Myanmar on Saturday submitted its first report to the International Court of Justice (ICJ), detailing what it has done to prevent further persecution against the country’s Muslim Rohingya minority as well as preserving evidence of the genocidal campaign seen in recent years.
In January, the Hague-based court had issued a provisional order, asking Myanmar to safeguard the mostly Muslim group in western Rakhine state from genocide.
The top UN court agreed last year to consider a case brought by The Gambia, on behalf of the Organization of Islamic Cooperation (OIC), alleging that Myanmar committed genocide against the Rohingya, an accusation vigorously denied by the government.
Myanmar’s military in August 2017 launched what it called a “clearance operation” in Rakhine state in response to an attack by a Rohingya armed group. The crackdown forced more than 7,30,000 Rohingya to flee to neighboring Bangladesh and led to widespread accusations that security forces committed mass murder, gang rape, torture and arson.
A foreign ministry official said that the report submitted on Saturday was based on three directives issued by President Win Myint’s office in April.

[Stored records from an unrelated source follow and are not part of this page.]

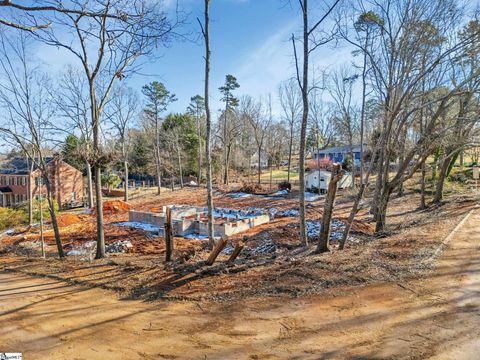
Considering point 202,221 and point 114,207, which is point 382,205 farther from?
point 114,207

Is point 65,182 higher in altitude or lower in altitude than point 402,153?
lower

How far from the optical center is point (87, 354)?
152 inches

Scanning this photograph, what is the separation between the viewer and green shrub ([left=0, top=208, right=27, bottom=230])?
19.0 m

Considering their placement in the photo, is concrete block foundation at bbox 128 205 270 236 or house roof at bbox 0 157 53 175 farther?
house roof at bbox 0 157 53 175

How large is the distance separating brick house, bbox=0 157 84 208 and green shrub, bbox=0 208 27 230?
327 inches

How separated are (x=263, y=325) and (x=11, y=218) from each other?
20.9 meters

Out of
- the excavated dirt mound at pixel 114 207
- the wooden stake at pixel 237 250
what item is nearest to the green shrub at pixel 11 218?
the excavated dirt mound at pixel 114 207

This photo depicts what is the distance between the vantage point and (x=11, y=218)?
63.8 ft

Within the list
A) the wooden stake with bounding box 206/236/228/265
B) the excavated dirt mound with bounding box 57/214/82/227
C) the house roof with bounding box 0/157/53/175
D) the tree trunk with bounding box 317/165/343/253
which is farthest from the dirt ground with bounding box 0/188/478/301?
the house roof with bounding box 0/157/53/175

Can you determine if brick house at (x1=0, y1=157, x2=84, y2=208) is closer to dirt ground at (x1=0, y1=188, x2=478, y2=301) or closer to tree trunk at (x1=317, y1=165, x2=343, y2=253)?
dirt ground at (x1=0, y1=188, x2=478, y2=301)

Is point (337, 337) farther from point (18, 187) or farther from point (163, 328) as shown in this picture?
point (18, 187)

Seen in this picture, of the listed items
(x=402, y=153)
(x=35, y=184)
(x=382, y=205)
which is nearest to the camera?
(x=382, y=205)

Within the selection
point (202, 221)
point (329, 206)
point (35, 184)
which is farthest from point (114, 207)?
point (329, 206)

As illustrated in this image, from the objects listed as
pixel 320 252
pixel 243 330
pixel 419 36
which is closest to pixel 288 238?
pixel 320 252
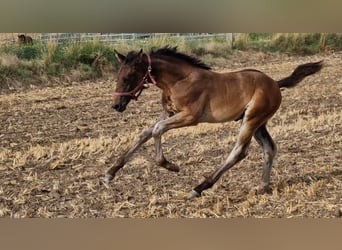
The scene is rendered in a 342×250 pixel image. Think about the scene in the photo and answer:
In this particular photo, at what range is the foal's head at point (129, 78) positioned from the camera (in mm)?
2773

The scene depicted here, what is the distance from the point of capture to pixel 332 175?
2.82 metres

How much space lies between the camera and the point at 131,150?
2.81 meters

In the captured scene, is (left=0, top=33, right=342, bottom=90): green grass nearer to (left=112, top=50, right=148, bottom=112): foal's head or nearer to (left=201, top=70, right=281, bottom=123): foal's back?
(left=112, top=50, right=148, bottom=112): foal's head

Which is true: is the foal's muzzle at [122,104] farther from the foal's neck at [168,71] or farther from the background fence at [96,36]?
the background fence at [96,36]

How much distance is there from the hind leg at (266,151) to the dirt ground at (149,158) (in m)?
0.03

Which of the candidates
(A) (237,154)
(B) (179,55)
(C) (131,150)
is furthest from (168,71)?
(A) (237,154)

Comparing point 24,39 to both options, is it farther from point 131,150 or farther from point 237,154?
point 237,154

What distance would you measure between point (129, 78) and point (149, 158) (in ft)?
1.32

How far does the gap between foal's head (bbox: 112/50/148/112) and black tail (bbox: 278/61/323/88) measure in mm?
703

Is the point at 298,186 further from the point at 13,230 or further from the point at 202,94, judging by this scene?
the point at 13,230

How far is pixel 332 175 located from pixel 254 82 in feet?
1.95

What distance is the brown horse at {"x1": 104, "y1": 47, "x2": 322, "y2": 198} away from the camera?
109 inches

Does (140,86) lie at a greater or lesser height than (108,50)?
lesser

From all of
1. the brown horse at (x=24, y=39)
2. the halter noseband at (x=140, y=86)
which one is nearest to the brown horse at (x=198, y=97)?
the halter noseband at (x=140, y=86)
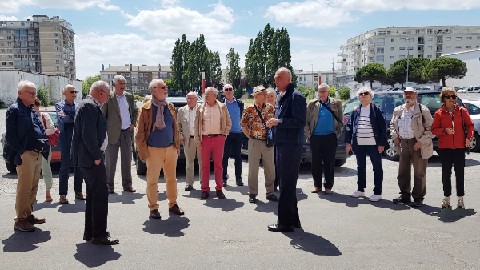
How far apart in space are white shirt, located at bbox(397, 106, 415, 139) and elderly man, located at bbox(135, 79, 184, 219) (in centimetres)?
368

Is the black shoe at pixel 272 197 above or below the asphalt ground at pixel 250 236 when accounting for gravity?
above

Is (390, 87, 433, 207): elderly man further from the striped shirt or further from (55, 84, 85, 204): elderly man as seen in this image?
(55, 84, 85, 204): elderly man

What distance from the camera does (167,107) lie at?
621 cm

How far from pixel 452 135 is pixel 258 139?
301 centimetres

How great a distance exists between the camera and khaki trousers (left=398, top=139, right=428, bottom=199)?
6.81 metres

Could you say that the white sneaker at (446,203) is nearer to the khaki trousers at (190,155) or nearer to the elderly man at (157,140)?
the elderly man at (157,140)

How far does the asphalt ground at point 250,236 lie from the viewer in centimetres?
446

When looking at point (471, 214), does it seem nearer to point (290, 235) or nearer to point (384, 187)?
point (384, 187)

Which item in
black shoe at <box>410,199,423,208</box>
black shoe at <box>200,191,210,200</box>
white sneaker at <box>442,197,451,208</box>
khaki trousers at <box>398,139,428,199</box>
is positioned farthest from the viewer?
black shoe at <box>200,191,210,200</box>

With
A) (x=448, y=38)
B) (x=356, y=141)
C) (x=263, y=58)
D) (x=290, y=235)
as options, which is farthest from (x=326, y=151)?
(x=448, y=38)

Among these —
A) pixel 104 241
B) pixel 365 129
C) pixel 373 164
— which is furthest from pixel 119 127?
pixel 373 164

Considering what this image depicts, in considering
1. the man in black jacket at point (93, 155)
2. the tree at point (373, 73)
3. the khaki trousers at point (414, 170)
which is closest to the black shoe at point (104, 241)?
the man in black jacket at point (93, 155)

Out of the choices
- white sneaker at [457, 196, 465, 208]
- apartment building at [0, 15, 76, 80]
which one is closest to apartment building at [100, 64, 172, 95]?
apartment building at [0, 15, 76, 80]

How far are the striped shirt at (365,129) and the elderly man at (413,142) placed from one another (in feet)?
1.28
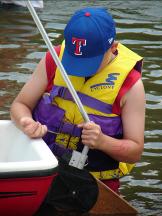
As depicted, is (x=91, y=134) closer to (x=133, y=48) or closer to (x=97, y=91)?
(x=97, y=91)

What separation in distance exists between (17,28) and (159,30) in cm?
169

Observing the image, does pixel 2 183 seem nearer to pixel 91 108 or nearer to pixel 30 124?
pixel 30 124

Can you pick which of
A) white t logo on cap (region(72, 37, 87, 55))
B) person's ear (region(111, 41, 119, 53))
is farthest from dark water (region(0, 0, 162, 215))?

It is unclear if the court will make the report public.
The official said that the president ordered the regional government and military not to remove or destroy evidence of a genocide. He also instructed them to prevent genocidal acts as well as incitement and hate speech against the Rohingya.
“What I know is that the report was based on what we have done and what we are doing regarding these three directives,” said the official.
David Scheffer, US ambassador-at-large for war crimes, said before Myanmar filed the report that it was “an important milestone”.
“The world should learn whether Myanmar not only is complying with an international order, but whether it has done so truthfully and without deception or obfuscation,” he said.
Scheffer made the remarks in a foreword to a report titled No Place for Optimism: Anticipating Myanmar’s First Report to the International Court of Justice.
Rohingya groups, on the other hand, say Myanmar has ignored the ICJ’s orders and the military is still committing atrocities in Rakhine state.
“Myanmar has not taken any serious action to protect the Rohingya,” said Muhammed Nowkhim, a Rohingya activist based in Bangladesh who fled the 2017 violence.
Nowkhim said that refugee groups in Bangladesh have documented dozens of cases of Rohingya being killed or injured in Rakhine since the ICJ order, often by military shelling.
According to news reports, around 600,000 Rohingya remain inside the country, and remain extremely vulnerable to attacks and persecution.
The Rohingya, described by the United Nations as the world’s most persecuted people, have faced heightened fears of attack since dozens were killed in communal violence in 2012.
According to Amnesty International, more than 750,000 Rohingya refugees, mostly women and children, fled Myanmar and crossed into Bangladesh after Myanmar forces launched a crackdown on the community in August 2017.
Since then, nearly 24,000 Rohingya have been killed by Myanmar’s state forces, according to a report by the Ontario International Development Agency (OIDA).